Sponek and his predecessor, Denis Halliday, have long tried to turn international attention toward the suffering of ordinary Iraqis, even as the United States and Britain have focused on the intransigence of the Iraqi government, and have blamed that government for the travails of its citizens.

But on Sunday, on the eve of expected talks about Iraq at the United Nations, Sponek spoke in unusually impassioned terms about what he called the dangers of ``using the human shield'' in hopes of coaxing Iraqi concessions on arms issues.

``Please remove the humanitarian discussions from the rest in order to really end a silent human tragedy,'' Sponek said.

The remarks seemed intended at least in part as a reply to a State Department report issued last week that held Iraqi President Saddam Hussein wholly accountable for the suffering of the Iraqi people.

The talks at the United Nations, among the five permanent members of the Security Council, are intended to seek agreement on a plan that would ease sanctions on Iraq in exchange for Baghdad's submission to a new system of weapons inspections to replace the one that collapsed last year.

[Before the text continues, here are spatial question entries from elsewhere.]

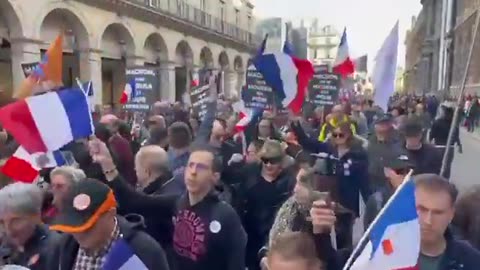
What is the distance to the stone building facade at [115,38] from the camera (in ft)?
65.8

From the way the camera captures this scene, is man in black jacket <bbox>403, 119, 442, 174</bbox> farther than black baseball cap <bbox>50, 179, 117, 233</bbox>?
Yes

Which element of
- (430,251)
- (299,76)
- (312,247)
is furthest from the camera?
(299,76)

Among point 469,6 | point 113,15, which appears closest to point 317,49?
point 469,6

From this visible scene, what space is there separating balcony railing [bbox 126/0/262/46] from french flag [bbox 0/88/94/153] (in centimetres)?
2464

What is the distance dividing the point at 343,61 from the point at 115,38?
1874 centimetres

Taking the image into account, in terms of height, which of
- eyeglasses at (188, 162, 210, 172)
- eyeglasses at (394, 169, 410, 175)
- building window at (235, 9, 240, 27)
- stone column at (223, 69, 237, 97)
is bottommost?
stone column at (223, 69, 237, 97)

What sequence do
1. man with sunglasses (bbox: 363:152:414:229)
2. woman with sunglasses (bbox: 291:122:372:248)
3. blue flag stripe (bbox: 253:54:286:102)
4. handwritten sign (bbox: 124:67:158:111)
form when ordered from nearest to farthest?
man with sunglasses (bbox: 363:152:414:229) < woman with sunglasses (bbox: 291:122:372:248) < blue flag stripe (bbox: 253:54:286:102) < handwritten sign (bbox: 124:67:158:111)

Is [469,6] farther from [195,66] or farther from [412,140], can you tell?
[412,140]

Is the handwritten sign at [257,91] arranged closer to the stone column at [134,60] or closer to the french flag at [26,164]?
the french flag at [26,164]

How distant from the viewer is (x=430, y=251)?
3.19m

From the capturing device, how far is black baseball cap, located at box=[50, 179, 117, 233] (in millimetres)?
3148

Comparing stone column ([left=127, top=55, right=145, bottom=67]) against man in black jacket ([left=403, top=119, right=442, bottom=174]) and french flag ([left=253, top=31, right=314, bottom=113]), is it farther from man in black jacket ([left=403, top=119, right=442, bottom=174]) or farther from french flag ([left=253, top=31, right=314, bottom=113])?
man in black jacket ([left=403, top=119, right=442, bottom=174])

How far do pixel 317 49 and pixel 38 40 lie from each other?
139481mm

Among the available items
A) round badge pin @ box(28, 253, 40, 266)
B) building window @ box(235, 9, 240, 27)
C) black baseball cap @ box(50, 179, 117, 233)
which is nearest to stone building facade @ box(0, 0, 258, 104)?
building window @ box(235, 9, 240, 27)
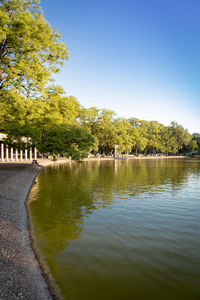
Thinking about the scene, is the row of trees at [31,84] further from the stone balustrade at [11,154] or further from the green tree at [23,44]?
the stone balustrade at [11,154]

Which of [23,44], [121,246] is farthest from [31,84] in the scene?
[121,246]

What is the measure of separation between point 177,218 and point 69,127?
2224cm

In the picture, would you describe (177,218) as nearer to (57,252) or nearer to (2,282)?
(57,252)

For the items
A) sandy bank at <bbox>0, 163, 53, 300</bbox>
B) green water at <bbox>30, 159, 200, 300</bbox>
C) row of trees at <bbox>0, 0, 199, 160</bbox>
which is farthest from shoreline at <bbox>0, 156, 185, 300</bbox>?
row of trees at <bbox>0, 0, 199, 160</bbox>

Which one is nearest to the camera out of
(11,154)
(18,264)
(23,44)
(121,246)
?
(18,264)

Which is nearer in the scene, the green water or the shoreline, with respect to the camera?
the shoreline

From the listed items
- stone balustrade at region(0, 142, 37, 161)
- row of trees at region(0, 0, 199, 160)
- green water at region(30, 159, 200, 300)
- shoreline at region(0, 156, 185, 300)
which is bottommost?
green water at region(30, 159, 200, 300)

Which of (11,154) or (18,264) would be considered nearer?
(18,264)

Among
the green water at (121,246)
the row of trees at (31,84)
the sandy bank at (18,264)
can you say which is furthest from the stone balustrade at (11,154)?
the sandy bank at (18,264)

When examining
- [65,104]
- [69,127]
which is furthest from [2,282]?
[65,104]

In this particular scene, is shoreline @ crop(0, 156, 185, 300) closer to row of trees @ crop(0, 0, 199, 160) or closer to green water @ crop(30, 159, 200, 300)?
green water @ crop(30, 159, 200, 300)

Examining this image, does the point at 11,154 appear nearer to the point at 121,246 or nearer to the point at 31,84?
the point at 31,84

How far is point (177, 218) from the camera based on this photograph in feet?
36.5

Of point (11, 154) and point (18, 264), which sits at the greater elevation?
point (11, 154)
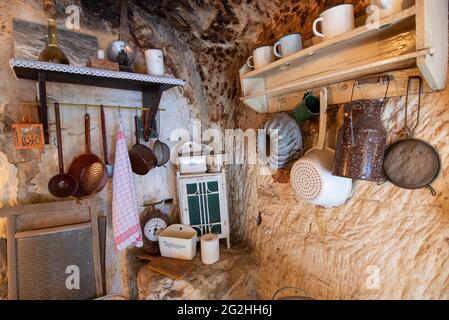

The collapse was caused by bitter disputes between Iraq and the United Nations over access to suspected weapons sites, and it was followed last December by four days of heavy punitive airstrikes by the United States and Britain. Airstrikes have continued sporadically in the nearly 10 months since.

In that time, members of the Security Council have been unable to agree even among themselves over how any new system should function and on what terms it should be introduced.

The stalemate has left a U.N. special monitoring commission, known by the acronym UNSCOM, unable to carry out its work. Reviled by the Iraqi government for its intrusive methods, the commission is now paying the price: In Baghdad, its headquarters at a U.N. compound remains padlocked and shuttered.

France, Russia and China, among the five permanent Security Council members, have been sympathetic to Iraq's contention that its government has essentially carried out its obligations to the weapons inspectors. Those governments appear to support a plan that would allow an immediate end to the sanctions in return for Iraq's agreement to a new and less intrusive system of weapons inspection.

But the United States and Britain, which believe that Iraq may still be concealing an illicit weapons program, have argued for tougher terms. Together with the Netherlands, Britain has called for a plan that would allow only a moderate easing of the sanctions.